— Start —

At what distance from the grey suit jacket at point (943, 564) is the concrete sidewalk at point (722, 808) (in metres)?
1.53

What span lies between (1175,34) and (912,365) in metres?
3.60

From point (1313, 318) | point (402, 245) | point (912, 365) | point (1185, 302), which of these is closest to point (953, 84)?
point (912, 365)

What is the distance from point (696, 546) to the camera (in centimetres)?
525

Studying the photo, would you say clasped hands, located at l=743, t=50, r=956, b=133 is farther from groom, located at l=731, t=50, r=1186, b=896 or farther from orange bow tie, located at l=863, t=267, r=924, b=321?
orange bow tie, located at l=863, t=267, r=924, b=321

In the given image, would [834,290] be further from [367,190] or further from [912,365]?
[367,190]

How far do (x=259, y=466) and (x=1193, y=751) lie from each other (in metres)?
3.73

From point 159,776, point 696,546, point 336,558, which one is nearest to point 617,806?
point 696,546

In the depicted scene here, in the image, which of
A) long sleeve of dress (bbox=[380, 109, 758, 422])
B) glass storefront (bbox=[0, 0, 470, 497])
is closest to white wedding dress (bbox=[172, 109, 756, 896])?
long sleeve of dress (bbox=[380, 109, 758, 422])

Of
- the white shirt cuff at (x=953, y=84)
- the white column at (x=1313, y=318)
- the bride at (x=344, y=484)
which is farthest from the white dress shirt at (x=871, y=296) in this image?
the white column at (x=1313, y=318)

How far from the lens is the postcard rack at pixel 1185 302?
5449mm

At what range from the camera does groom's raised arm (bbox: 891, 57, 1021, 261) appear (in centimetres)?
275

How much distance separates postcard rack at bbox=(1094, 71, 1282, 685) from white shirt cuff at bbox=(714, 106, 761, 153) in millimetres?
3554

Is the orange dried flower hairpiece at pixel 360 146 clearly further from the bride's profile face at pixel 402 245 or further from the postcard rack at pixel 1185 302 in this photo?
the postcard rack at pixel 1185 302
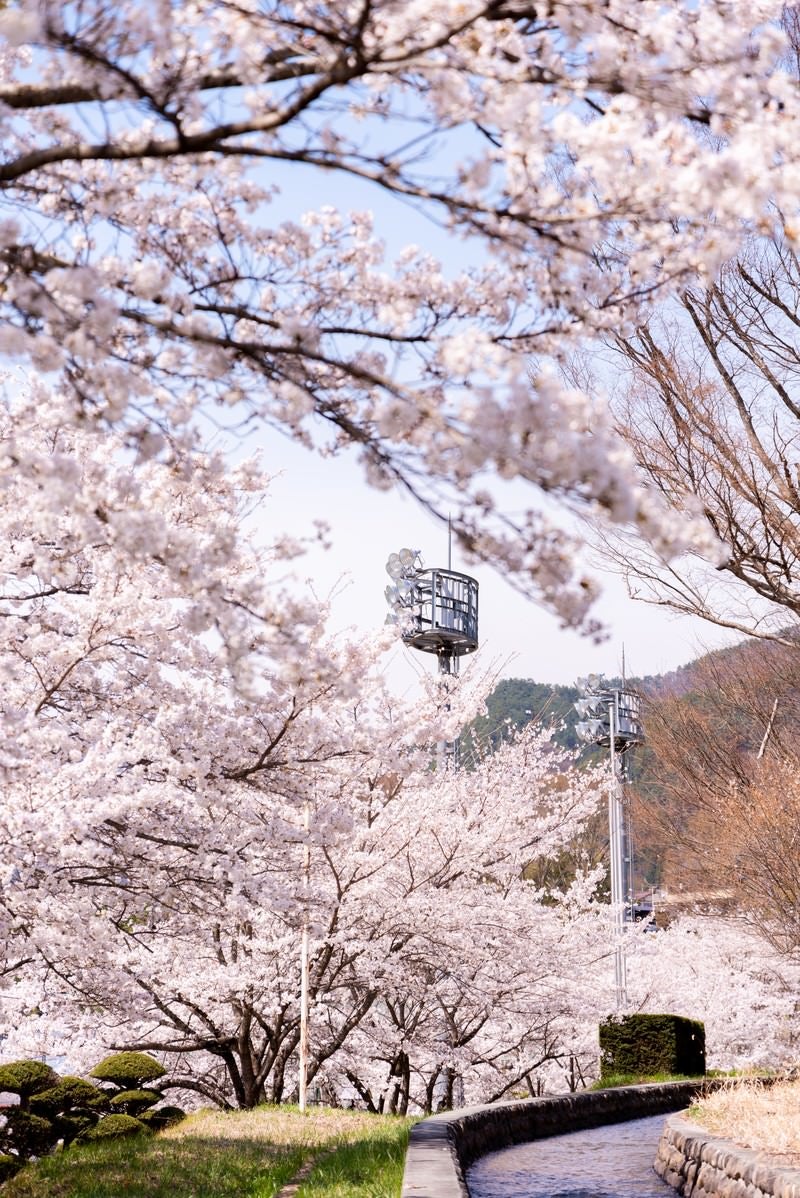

— End —

• _Your task_
Copy all of the records above word for word, leaving out the pictures.

• _Response to this task_
At what distance from the grey suit jacket at point (943, 564) is the concrete sidewalk at point (722, 808) (in metres)?
1.53

What span lies between (1175,34) and (912,365) in metres?
3.60

From point (1313, 318) | point (402, 245) | point (912, 365) | point (1185, 302), which of these is closest to point (953, 84)?
point (912, 365)

What is the distance from point (696, 546) to the camera (in centimetres)?
525

Studying the photo, would you say clasped hands, located at l=743, t=50, r=956, b=133 is farther from groom, located at l=731, t=50, r=1186, b=896 or farther from orange bow tie, located at l=863, t=267, r=924, b=321?
orange bow tie, located at l=863, t=267, r=924, b=321

In the given image, would [834,290] be further from [367,190] or further from [912,365]?
[367,190]

How far do (x=259, y=466) and (x=1193, y=751) lie from each other (in metres)?
3.73

From point 159,776, point 696,546, point 336,558, which one is nearest to point 617,806?
point 696,546

In the depicted scene here, in the image, which of
A) long sleeve of dress (bbox=[380, 109, 758, 422])
B) glass storefront (bbox=[0, 0, 470, 497])
is closest to white wedding dress (bbox=[172, 109, 756, 896])?
long sleeve of dress (bbox=[380, 109, 758, 422])

Of
- the white shirt cuff at (x=953, y=84)
- the white column at (x=1313, y=318)
- the bride at (x=344, y=484)
which is farthest from the white dress shirt at (x=871, y=296) in this image?
the white column at (x=1313, y=318)

How far from the lens is the postcard rack at pixel 1185 302?
5449mm

At what range from the camera does groom's raised arm (bbox: 891, 57, 1021, 261) appear (in centimetres)?
275

How much distance separates postcard rack at bbox=(1094, 71, 1282, 685) from white shirt cuff at bbox=(714, 106, 761, 153) in millimetres?
3554

Is the orange dried flower hairpiece at pixel 360 146 clearly further from the bride's profile face at pixel 402 245 or further from the postcard rack at pixel 1185 302 in this photo?
the postcard rack at pixel 1185 302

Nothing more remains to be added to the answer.